I need to find the solution for a combinatorial optimization problem which I reformulated into the following Integer Quadratic Program:
Given
- a family of $p$ integers $\{c_1,...c_p\}$
- and a $n\times n$ matrix $A$ with nonnegative entries and a null diagonal,
Find a family of $p$ binary vectors $(I_{P_k})_{1\le k\le p}$ which maximizes: $$\sum_{k=1}^p \ ^t I_{P_k}A I_{P_k} $$ Subject to $$\left\{ \begin{array}{ll} \displaystyle\forall k\in [|1,p|], \ \ %(1,1,...1) P_k= \sum_{i=1}^n (I_{P_k})_i=c_k \\ \displaystyle \sum_{k=1}^p I_{P_k}=\begin{pmatrix} 1 \\ \vdots \\ 1\end{pmatrix} \end{array} \right. $$ Note that all sums are computed with the usual, not binary addition.

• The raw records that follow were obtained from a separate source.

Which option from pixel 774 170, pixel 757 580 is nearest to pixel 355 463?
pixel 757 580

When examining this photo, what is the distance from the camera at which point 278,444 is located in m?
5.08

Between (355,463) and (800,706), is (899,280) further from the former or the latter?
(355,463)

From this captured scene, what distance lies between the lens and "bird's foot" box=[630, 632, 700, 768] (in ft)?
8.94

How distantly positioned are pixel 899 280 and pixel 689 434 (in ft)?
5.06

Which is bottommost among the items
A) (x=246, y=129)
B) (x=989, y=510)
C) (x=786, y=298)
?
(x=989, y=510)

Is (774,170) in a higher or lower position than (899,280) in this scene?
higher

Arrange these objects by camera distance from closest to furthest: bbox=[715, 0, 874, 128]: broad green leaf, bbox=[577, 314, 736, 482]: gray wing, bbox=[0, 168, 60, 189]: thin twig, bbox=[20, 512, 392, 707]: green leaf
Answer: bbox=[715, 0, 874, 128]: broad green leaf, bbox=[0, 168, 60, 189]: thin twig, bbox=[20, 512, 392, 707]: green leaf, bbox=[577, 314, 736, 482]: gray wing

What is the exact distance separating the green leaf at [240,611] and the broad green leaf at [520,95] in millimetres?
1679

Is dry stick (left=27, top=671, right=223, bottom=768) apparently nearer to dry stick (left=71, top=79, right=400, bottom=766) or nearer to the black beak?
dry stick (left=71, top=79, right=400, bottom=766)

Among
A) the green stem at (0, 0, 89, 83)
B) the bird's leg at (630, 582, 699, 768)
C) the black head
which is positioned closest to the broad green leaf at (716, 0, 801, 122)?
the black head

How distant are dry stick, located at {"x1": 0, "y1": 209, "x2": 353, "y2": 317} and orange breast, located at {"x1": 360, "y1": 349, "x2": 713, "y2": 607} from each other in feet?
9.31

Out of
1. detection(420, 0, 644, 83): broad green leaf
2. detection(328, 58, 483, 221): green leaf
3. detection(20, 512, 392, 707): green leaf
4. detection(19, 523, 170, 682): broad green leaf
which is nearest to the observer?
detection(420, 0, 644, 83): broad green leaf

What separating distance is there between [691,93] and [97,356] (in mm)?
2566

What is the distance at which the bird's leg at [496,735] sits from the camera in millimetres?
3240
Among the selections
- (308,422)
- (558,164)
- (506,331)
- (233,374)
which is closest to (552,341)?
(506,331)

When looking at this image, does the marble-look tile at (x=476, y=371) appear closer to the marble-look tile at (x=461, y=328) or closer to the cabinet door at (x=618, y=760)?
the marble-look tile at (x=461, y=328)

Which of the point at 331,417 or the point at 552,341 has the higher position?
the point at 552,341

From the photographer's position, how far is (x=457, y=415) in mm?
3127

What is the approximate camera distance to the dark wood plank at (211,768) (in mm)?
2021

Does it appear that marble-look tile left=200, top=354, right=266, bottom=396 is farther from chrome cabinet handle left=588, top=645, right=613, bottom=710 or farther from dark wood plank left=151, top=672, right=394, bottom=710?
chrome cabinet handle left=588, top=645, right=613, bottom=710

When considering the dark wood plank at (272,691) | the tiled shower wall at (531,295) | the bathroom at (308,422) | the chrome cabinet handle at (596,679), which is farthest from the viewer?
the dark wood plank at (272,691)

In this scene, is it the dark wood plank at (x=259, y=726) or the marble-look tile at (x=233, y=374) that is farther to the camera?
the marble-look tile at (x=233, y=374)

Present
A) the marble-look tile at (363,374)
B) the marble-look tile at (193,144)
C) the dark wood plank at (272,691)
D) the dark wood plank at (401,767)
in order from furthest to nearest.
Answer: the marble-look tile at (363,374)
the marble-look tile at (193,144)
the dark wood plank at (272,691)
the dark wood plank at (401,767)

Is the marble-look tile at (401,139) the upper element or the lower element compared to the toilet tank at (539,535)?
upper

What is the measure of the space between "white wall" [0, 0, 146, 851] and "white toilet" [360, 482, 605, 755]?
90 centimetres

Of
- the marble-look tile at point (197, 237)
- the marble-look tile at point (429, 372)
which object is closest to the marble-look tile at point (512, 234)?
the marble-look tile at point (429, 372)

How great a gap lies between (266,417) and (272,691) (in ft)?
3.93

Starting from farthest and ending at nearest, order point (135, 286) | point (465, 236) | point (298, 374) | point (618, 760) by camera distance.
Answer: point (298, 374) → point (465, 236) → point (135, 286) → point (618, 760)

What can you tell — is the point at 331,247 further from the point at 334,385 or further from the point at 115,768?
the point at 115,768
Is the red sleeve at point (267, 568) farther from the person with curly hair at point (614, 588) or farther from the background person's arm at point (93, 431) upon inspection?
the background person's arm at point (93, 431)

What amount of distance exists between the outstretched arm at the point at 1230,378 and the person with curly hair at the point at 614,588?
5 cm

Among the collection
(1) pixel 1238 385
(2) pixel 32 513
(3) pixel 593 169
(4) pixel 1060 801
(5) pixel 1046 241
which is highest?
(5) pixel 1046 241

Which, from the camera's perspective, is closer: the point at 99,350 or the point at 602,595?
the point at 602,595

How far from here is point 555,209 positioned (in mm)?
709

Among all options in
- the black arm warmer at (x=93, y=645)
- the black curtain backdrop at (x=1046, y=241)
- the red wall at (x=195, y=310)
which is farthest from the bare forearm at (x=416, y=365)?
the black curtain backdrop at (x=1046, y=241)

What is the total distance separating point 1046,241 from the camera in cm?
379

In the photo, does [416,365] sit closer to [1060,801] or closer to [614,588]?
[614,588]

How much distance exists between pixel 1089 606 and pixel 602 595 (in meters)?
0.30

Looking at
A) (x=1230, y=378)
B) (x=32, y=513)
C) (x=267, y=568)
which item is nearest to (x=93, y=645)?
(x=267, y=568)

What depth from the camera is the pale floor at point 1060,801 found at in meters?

The objective function in your model can be rewritten as: $$ \sum_k v_k^T A v_k $$ Let's just look at one term: $$ z = x^TAx = \sum_{i,j} a_{i,j} x_i x_j$$ where $x_i\in\{0,1\}$. We can replace $y_{i,j}=x_i \times x_j$ using:
$$\begin{align} &z = \sum_{i,j} a_{i,j} y_{i,j}\\ &y_{i,j} \le x_i\\ &y_{i,j} \le x_j\\ &y_{i,j} \ge x_i + x_j - 1\\ &x_i, y_{i,j} \in \{0,1\} \end{align}$$ This is now completely linear.
Note: this is a tight formulation. We can relax $y$ to be continuous between $0$ and $1$.